** STATED EXERCISE **
Please gather every line of the material below that contains the word "listed", and copy each one out in full.

********

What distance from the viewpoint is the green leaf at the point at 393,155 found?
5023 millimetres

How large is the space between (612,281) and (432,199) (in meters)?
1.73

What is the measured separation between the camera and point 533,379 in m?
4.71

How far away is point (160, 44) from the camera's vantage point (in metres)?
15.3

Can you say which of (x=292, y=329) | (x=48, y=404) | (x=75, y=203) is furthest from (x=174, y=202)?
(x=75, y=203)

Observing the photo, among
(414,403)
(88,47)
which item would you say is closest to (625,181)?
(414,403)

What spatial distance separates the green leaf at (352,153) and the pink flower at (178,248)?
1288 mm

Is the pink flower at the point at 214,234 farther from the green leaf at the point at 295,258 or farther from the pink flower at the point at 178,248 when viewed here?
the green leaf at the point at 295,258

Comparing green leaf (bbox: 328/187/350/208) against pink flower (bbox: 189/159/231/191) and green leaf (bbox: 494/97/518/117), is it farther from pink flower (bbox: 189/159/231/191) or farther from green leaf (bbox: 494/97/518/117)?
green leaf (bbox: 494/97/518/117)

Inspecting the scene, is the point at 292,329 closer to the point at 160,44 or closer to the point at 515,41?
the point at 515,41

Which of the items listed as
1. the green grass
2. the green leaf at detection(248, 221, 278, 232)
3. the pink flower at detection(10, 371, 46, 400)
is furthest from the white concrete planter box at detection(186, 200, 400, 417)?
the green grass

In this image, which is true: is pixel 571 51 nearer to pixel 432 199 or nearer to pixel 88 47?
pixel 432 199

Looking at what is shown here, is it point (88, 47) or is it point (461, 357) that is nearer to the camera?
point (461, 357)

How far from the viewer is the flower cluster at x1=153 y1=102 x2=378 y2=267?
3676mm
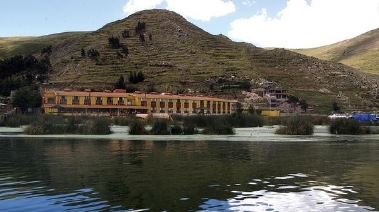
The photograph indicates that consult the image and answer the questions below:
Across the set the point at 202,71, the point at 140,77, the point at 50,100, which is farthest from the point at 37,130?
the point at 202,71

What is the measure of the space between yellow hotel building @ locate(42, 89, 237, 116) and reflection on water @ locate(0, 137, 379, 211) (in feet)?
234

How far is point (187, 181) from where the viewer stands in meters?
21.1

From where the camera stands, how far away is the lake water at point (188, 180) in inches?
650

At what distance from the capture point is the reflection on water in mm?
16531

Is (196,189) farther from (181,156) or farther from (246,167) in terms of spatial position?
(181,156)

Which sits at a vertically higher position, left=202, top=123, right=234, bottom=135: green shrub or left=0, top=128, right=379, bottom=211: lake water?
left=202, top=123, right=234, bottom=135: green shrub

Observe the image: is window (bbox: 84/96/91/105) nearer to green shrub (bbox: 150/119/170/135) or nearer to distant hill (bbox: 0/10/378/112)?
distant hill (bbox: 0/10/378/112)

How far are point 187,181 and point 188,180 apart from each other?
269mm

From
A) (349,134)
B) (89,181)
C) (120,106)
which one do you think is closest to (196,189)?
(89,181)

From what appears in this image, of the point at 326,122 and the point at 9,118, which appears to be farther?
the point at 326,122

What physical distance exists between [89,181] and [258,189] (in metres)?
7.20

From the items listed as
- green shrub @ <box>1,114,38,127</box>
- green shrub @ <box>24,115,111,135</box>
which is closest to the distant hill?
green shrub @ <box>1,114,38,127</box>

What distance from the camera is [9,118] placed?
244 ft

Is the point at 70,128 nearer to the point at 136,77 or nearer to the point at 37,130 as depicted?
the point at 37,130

********

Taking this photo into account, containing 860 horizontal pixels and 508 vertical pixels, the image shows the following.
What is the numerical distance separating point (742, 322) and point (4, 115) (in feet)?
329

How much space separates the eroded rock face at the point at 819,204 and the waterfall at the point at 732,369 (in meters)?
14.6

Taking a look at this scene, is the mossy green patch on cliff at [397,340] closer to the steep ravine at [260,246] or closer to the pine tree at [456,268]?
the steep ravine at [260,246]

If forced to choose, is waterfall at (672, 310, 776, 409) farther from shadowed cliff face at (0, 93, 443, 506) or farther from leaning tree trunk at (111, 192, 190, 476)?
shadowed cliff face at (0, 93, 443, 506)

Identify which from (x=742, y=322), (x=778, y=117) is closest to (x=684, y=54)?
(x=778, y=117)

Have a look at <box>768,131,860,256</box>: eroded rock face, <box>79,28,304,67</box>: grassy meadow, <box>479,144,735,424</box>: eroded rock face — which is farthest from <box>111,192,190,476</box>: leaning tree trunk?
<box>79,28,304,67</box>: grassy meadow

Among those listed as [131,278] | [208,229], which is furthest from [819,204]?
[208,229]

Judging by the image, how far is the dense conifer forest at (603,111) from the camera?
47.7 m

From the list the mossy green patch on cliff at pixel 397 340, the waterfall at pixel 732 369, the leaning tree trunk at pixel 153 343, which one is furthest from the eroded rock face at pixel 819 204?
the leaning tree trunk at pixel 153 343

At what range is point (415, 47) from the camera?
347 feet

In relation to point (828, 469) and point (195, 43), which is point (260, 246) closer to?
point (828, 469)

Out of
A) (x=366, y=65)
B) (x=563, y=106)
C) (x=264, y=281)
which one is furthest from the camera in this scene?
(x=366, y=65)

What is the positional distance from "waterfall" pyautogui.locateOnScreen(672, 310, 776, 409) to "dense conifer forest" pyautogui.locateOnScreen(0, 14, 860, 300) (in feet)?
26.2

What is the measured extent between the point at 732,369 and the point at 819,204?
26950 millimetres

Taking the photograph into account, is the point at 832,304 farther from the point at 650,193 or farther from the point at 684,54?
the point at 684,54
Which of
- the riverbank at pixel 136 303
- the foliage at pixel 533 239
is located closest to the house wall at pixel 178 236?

********

** RESPONSE **
Which of the items listed as
From the items listed as
Among those listed as [131,278] | [208,229], which is furthest from [819,204]?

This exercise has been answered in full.